QUESTIONS TO ANSWER
(1) According to the blog post, on what date did the couple learn they were expecting baby #3?
(2) Please rewrite the blog post between "we found out" and "were still shocked.", inclusive, substituting "stunned" for "shocked".

EXTRACT TO READ
Sunday, October 31, 2010

well…surprise!

pretty fun, huh!  we are between 10.5 and 11.5 weeks along.

we found out that we were expecting baby #3 on September 17.  (yeah, we know how to keep a secret.)

and although we had been trying for baby #3 for 20 months, we were still shocked.

(i know, crazy, right.)

and while 20 months is a drop in the bucket for some couples, for us, it seemed like an eternity.  we never did try to medically intervene (not that it never crossed our minds) knowing that God already knew what our future looked like.  had we not already had 2 girls i don’t know that we would have been as patient…actually, I KNOW we would not have been as patient and we would have turned to modern medicine for help.

if you’ve been keeping up with our blog at all then you know we moved and have been in the middle of a huge renovation.  well, right around the time that this precious bundle was conceived we were at the very tip top of our stress and exhaustion.  i really did not think that it was possible at all seeing as how most nights we collapsed into bed, asleep before our head even hit the pillows.  ahem.

isn’t God funny.  we moved out of our old house on September 5, spent two weeks wandering around in a fog of cardboard boxes, and then, on a whim, bought a pregnancy test one Friday night and, the rest is history…or the beginning.

GIVEN ENTRIES
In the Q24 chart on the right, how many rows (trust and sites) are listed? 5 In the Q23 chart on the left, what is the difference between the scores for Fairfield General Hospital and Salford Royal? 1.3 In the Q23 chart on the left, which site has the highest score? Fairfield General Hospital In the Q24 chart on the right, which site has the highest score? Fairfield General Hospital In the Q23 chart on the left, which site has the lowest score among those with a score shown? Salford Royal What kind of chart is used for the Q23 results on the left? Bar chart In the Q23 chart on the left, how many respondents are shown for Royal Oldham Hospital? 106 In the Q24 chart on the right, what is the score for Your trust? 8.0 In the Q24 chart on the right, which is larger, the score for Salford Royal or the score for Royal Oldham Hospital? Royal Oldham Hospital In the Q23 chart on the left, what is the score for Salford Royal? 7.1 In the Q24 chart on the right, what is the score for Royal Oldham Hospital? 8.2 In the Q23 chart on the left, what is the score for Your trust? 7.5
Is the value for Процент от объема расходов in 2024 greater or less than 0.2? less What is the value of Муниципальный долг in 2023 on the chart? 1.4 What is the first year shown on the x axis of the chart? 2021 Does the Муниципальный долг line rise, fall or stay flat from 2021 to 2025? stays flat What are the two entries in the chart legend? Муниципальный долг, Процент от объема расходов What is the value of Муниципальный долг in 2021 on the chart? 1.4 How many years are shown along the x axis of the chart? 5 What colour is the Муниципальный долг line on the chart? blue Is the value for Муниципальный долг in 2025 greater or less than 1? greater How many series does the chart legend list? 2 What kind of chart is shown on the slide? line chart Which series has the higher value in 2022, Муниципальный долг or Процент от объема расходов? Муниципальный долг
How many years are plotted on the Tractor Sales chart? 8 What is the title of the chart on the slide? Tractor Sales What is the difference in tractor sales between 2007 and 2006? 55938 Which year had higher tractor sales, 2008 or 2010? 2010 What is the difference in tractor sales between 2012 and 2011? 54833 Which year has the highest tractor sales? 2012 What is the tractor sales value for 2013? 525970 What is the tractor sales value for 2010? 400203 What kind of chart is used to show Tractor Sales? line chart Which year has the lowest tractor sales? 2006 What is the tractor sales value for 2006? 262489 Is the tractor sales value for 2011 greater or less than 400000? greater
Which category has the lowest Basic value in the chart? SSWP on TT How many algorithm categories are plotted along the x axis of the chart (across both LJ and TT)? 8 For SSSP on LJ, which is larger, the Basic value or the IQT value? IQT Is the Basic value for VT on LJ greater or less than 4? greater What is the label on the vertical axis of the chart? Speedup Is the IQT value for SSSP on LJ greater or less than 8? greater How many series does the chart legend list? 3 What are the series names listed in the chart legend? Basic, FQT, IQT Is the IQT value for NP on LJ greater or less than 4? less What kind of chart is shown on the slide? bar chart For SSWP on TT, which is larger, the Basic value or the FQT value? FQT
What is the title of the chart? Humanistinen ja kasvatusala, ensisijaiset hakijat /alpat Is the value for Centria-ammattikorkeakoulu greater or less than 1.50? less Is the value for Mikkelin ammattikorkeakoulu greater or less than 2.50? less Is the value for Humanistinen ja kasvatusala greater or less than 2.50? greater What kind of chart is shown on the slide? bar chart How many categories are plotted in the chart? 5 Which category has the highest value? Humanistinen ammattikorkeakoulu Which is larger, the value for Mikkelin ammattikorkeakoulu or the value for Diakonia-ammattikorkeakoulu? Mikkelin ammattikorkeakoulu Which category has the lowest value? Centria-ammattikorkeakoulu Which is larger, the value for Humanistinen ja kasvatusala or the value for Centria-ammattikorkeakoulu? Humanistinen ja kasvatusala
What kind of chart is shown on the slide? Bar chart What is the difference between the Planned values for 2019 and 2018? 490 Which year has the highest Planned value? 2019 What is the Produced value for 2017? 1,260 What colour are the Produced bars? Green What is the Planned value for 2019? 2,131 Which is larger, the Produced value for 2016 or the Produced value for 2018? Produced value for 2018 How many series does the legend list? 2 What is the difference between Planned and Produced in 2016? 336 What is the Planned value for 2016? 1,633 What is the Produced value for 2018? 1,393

OUTPUTS IN ORDER
(1) September 17

(2)
we found out that we were expecting baby #3 on September 17.  (yeah, we know how to keep a secret.)

and although we had been trying for baby #3 for 20 months, we were still stunned.